Data shown:
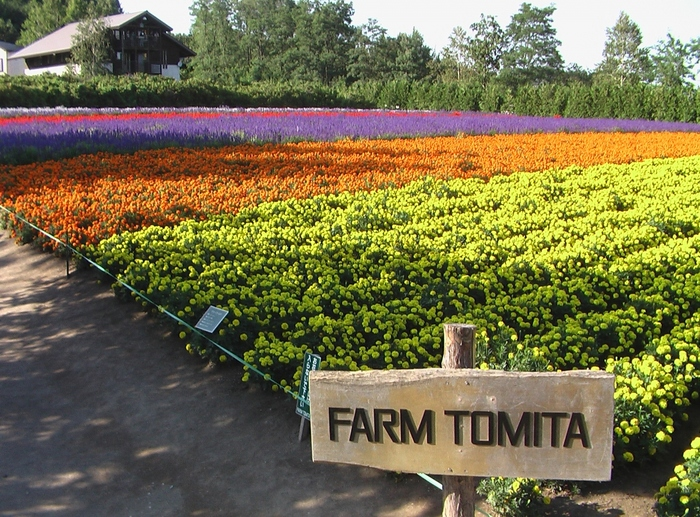 北海道富良野にある代表的な観光スポット「ファーム富田」。園内ではおよそ15ヘクタールのラベンダーが栽培されています。春・夏・秋で園内の花々が変わり、見る者を飽きさせません。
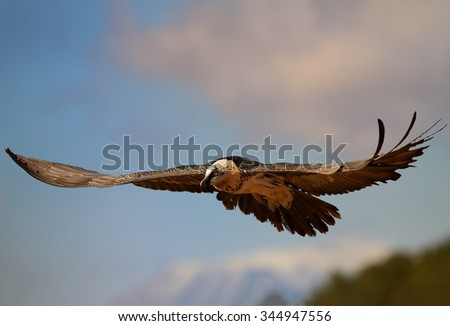 Hovering adult bearded vulture in full orange color plumage with distant colorful sky in the Spanish Pyrenees  - stock photo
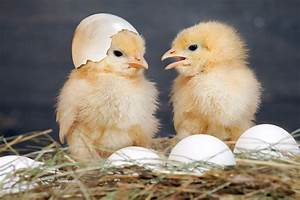 Physicists actually solved the chicken or egg conundrum  Chick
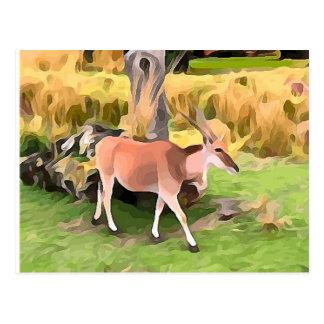 Eland Antelope from Safari Postcard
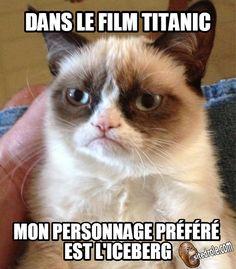 Gumpy Cat Cinéphile... image drole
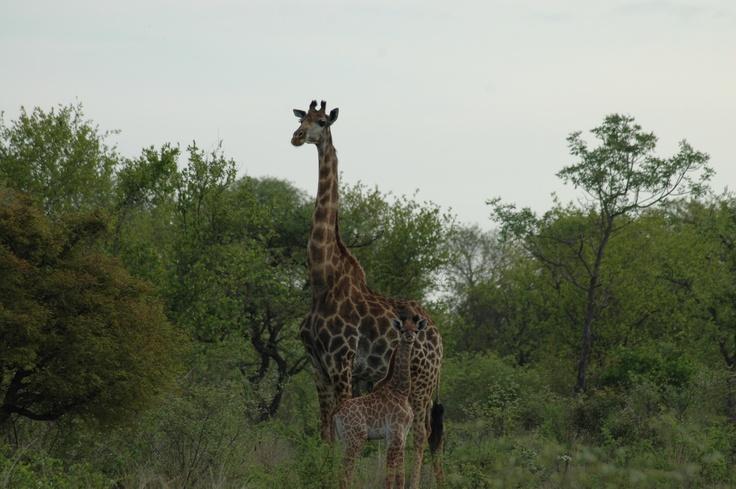 Kapama Private Reserve - Kruger National Park (near Hoedspruit)
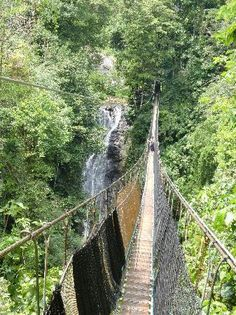 Los Campesinos Reserve - Quepos (waterfalls, jungle, hanging bridges)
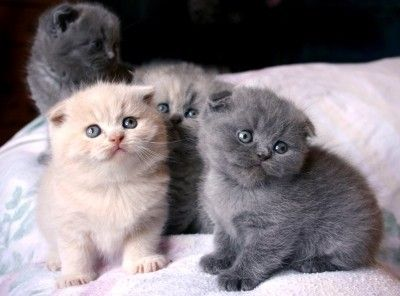 Standard Scottish Fold Munchkin Cats Scottish Fold Kittens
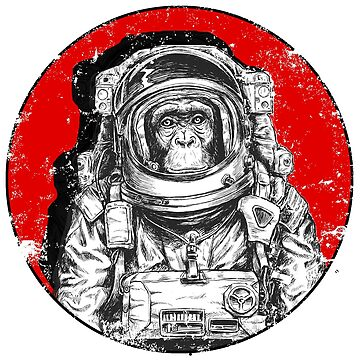 Monkey cosmonaut by alphaville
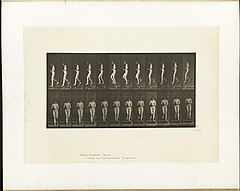 Animal locomotion. Plate 128 (Boston Public Library).jpg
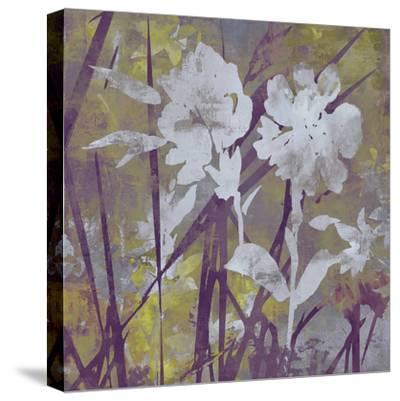 Floral Dusk II-Paul Duncan-Stretched Canvas Print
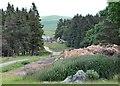 NT4908 : Track on Newton Hill by Jim Barton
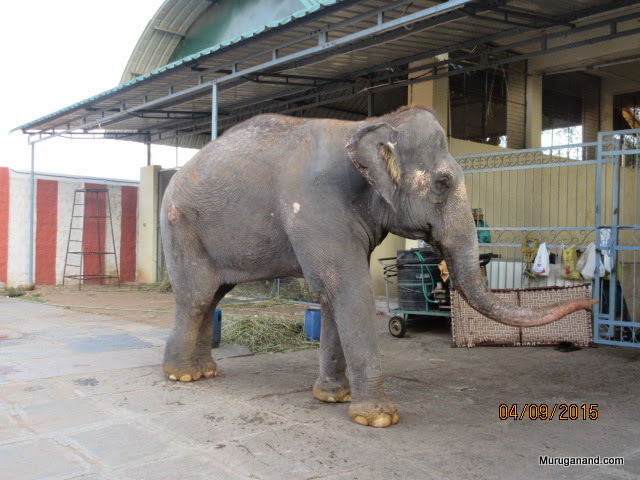 In one side, Temple Elephant shelter and book store are located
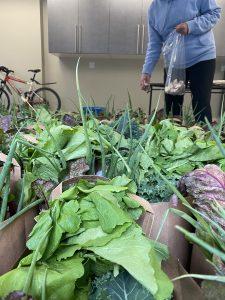 NCS volunteer placing garlic in harvest bags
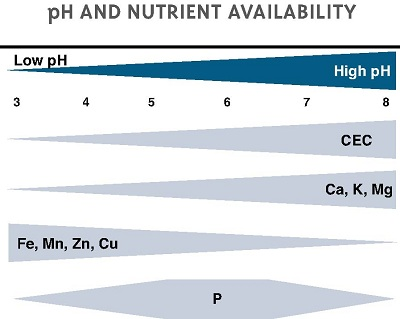 soil pH and plants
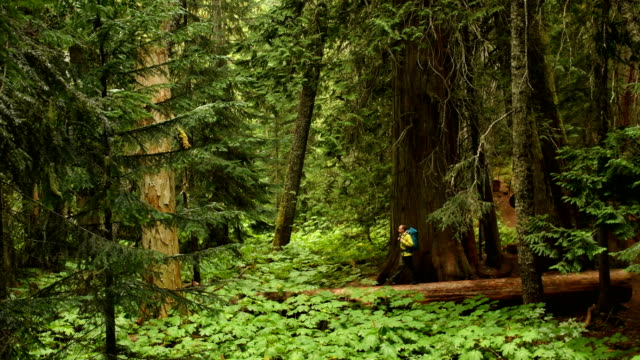 Hiking in an ancient cedar forest
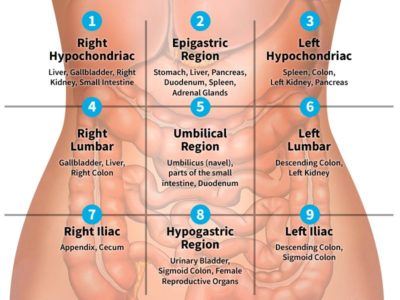 Illustration of Pain In The Middle Of The Stomach.?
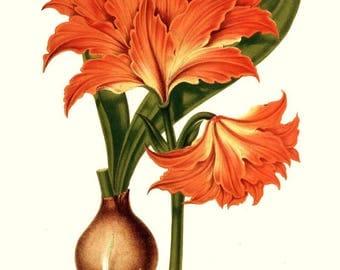 antique french botanical print tropical flower orange amaryllis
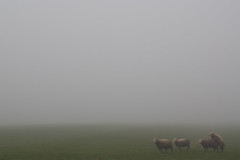 Sheepish ((Erik)) Tags: fog sheep romantic sheepish uithof haasjeover schaapjeover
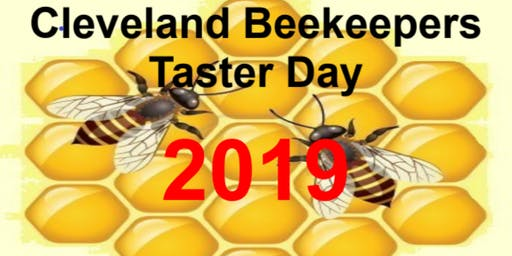 Beekeeping Taster Day 2019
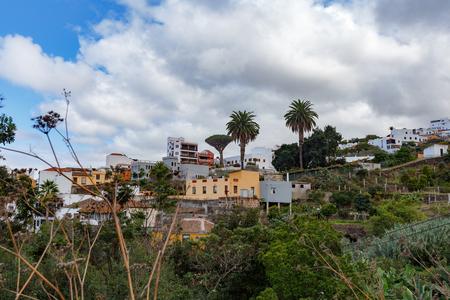 Aincient Dragon Tree in ICOD de los Vinos, Tenerife Reklamní fotografie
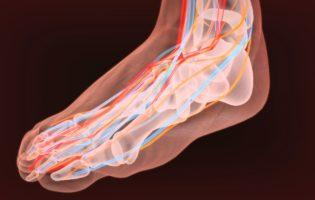 Lyrica CR Receives FDA Approval for the Treatment of Diabetic Neuropathy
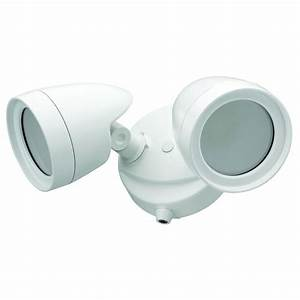 Defiant head white outdoor integrated led security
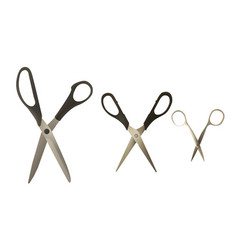 a set of scissors of different types vector image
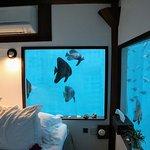 Inside the underwater room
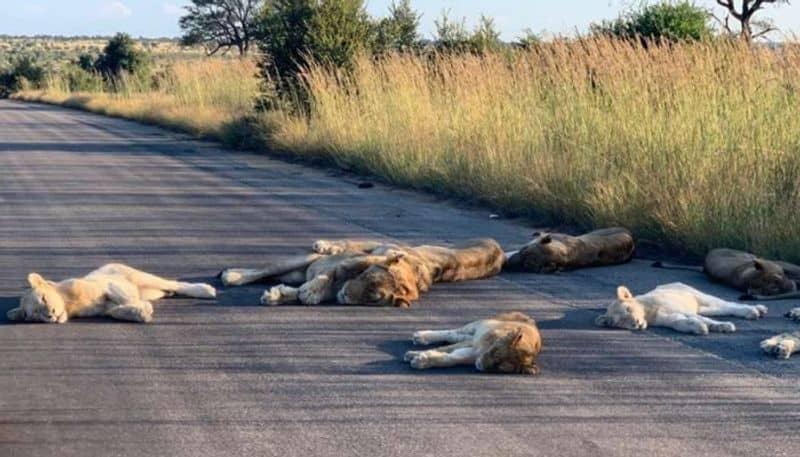 Lions nap on road during lockdown season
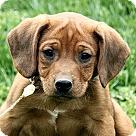 Adopt A Pet :: Elijah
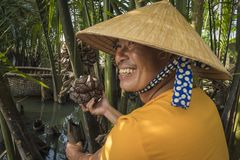 A guide showing a water coconut, on a tour of the water coconut forest, in Hoi An. Hoi An, Vietnam January 11, 2017:A boat guide posing with a water coconut, in royalty free stock photos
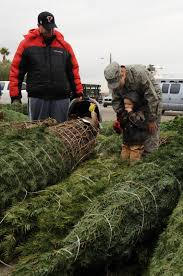 trees for troops delivers christmas trees to nellis creech airmen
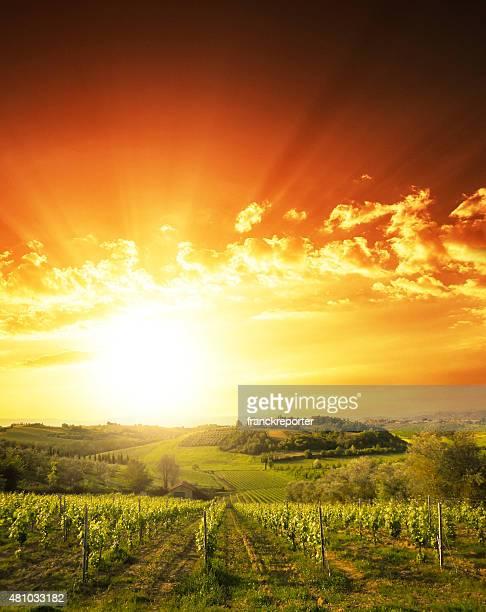 vineyard landscape at sunset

What you will do:
From the material above, copy everything exactly but the pictures.

Answer to this problem:
 北海道富良野にある代表的な観光スポット「ファーム富田」。園内ではおよそ15ヘクタールのラベンダーが栽培されています。春・夏・秋で園内の花々が変わり、見る者を飽きさせません。
 Hovering adult bearded vulture in full orange color plumage with distant colorful sky in the Spanish Pyrenees  - stock photo
 Physicists actually solved the chicken or egg conundrum  Chick
 Eland Antelope from Safari Postcard
 Gumpy Cat Cinéphile... image drole
 Kapama Private Reserve - Kruger National Park (near Hoedspruit)
 Los Campesinos Reserve - Quepos (waterfalls, jungle, hanging bridges)
 Standard Scottish Fold Munchkin Cats Scottish Fold Kittens
 Monkey cosmonaut by alphaville
 Animal locomotion. Plate 128 (Boston Public Library).jpg
 Floral Dusk II-Paul Duncan-Stretched Canvas Print
 NT4908 : Track on Newton Hill by Jim Barton
 In one side, Temple Elephant shelter and book store are located
 NCS volunteer placing garlic in harvest bags
 soil pH and plants
 Hiking in an ancient cedar forest
 Illustration of Pain In The Middle Of The Stomach.?
 antique french botanical print tropical flower orange amaryllis
 Sheepish ((Erik)) Tags: fog sheep romantic sheepish uithof haasjeover schaapjeover
 Beekeeping Taster Day 2019
 Aincient Dragon Tree in ICOD de los Vinos, Tenerife Reklamní fotografie
 Lyrica CR Receives FDA Approval for the Treatment of Diabetic Neuropathy
 Defiant head white outdoor integrated led security
 a set of scissors of different types vector image
 Inside the underwater room
 Lions nap on road during lockdown season
 Adopt A Pet :: Elijah
 A guide showing a water coconut, on a tour of the water coconut forest, in Hoi An. Hoi An, Vietnam January 11, 2017:A boat guide posing with a water coconut, in royalty free stock photos
 trees for troops delivers christmas trees to nellis creech airmen
 vineyard landscape at sunset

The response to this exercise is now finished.